Swing Vote

Veröffentlicht am 17. April 2009 um 12:20 Uhr  
Autor: Der Stadtrat
Kategorie: Allgemeines | Autor: Der Stadtrat

Die US-Präsidentschaftskandidaten haben beide nicht die ausreichende Zahl an Wahlmännern gewonnen. Das Ergebnis hängt an einem einzigen Staat (New Mexico), der noch nicht komplett ausgezählt ist. Und dort haben beide Kandidaten genau die gleiche Stimmenzahl – nur bei einem Wähler hat der Computer versagt und darum darf er innerhalb von zehn Tagen nachwählen.

Also hängt es nur an seiner Stimme, wer Präsident wird. Und dementsprechend beginnt ein Wahlkampf, der ausschließlich auf seine Person zugeschnitten ist. Das ist das Szenario des Films „Swing Vote“.

Eine sehr nette Idee, durchaus humorvoll umgesetzt; allerdings leider mit etwas viel Moral und einer im Grunde unnötigen Vater-Tochter-Emotions-Geschichte. Amerikanisch halt… ;-) Die Hauptfrage ist aber auch jenseits der ziemlich abseitigen Handlung ganz interessant: Wie gewinne ich einen Wähler?

Im Film werden maßgeschneiderte Aussagen präsentiert: Wir leiten den Fluß, an dem du so gerne angelst, nicht um. Wir sind gegen mexikanische Einwanderer, die dir deinen Arbeitsplatz gekostet haben.

Bei einer normalen Wahl liegt es ja doch einigermaßen im Dunklen, warum uns jemand wählt.

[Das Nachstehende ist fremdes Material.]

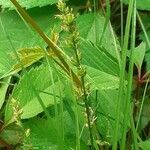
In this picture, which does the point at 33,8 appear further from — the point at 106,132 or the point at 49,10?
the point at 106,132

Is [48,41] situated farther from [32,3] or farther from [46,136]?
[32,3]

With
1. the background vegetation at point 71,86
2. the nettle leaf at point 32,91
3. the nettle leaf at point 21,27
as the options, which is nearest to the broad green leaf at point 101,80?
the background vegetation at point 71,86

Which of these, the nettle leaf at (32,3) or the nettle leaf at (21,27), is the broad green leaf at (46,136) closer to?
the nettle leaf at (21,27)

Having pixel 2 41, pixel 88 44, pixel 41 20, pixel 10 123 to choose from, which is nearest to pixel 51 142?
pixel 10 123

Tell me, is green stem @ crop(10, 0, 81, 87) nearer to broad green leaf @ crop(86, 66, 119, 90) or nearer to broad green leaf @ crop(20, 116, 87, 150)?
broad green leaf @ crop(86, 66, 119, 90)

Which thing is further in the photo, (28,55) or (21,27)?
(21,27)

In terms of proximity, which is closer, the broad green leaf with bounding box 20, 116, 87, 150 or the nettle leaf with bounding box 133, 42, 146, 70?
the broad green leaf with bounding box 20, 116, 87, 150

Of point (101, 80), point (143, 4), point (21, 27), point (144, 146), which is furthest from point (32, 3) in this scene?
point (144, 146)

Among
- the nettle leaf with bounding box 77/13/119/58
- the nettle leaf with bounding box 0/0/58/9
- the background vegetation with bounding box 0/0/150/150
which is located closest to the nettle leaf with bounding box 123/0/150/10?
the background vegetation with bounding box 0/0/150/150

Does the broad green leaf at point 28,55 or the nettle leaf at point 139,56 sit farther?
the nettle leaf at point 139,56

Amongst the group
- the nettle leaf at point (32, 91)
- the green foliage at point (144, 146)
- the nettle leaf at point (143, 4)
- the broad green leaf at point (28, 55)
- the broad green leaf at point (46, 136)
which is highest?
the broad green leaf at point (28, 55)

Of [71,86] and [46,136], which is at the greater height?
[71,86]
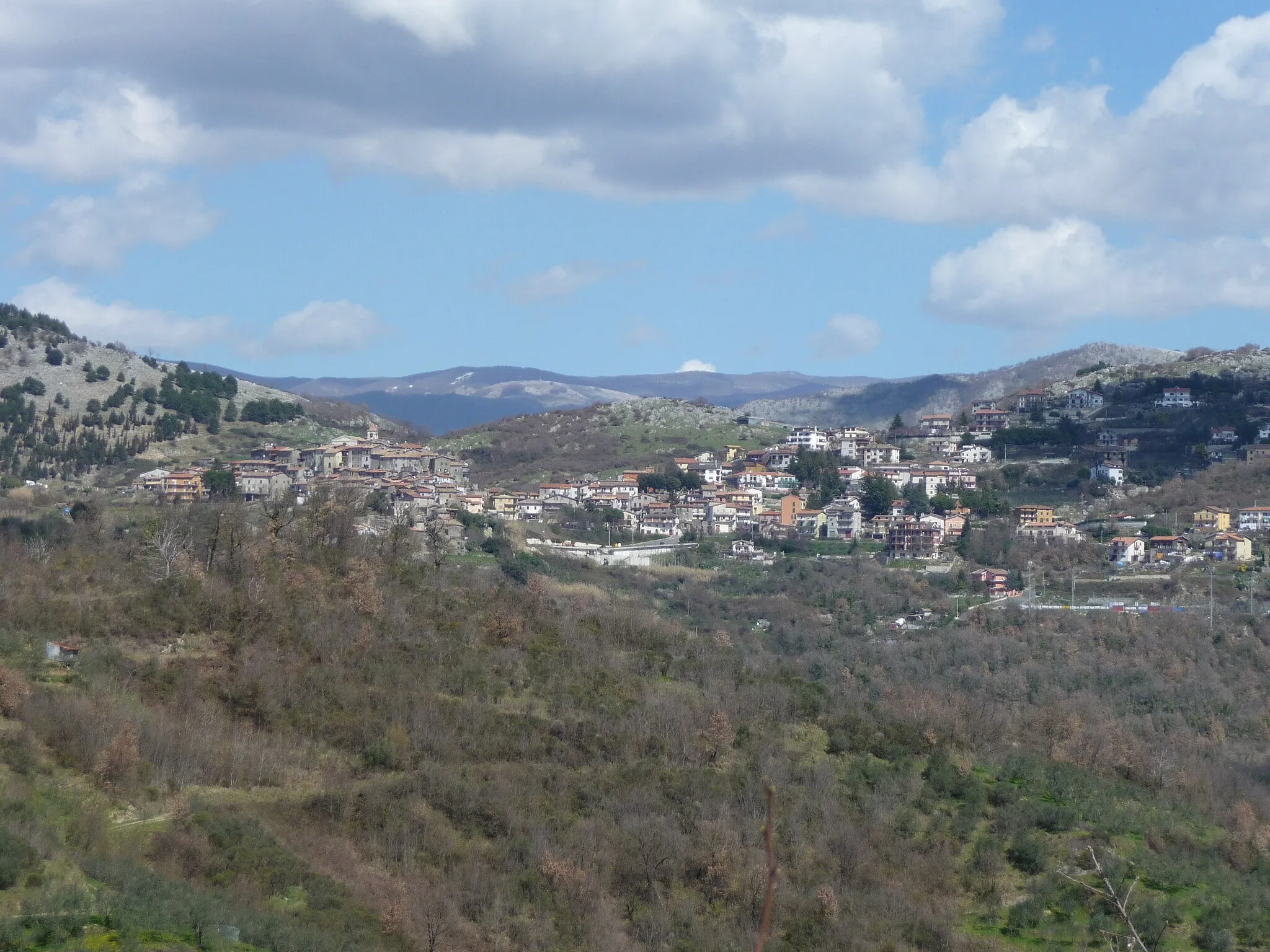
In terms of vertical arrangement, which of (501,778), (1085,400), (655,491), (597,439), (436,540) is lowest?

Man bekommt zwar durchaus Rückmeldungen, aber gar so ernst kann man die nicht nehmen. Bspw. war unsere klare Positionierung gegen das Rauchverbot (v.a. im Münchner Kommunalwahlkampf) durchaus kontrovers. Sowas polarisiert einfach und da bin ich mir auch sicher, daß uns einige Leute deswegen nicht gewählt haben. Genauso werden uns aber manche gerade deswegen gewählt haben. Ein exaktes Verhältnis wird man kaum feststellen können – es geht aber auch nicht darum, sich opportun zu positionieren. Und ich bin absolut überzeugt, daß es richtig war, daß wir unsere Haltung so deutlich gemacht haben.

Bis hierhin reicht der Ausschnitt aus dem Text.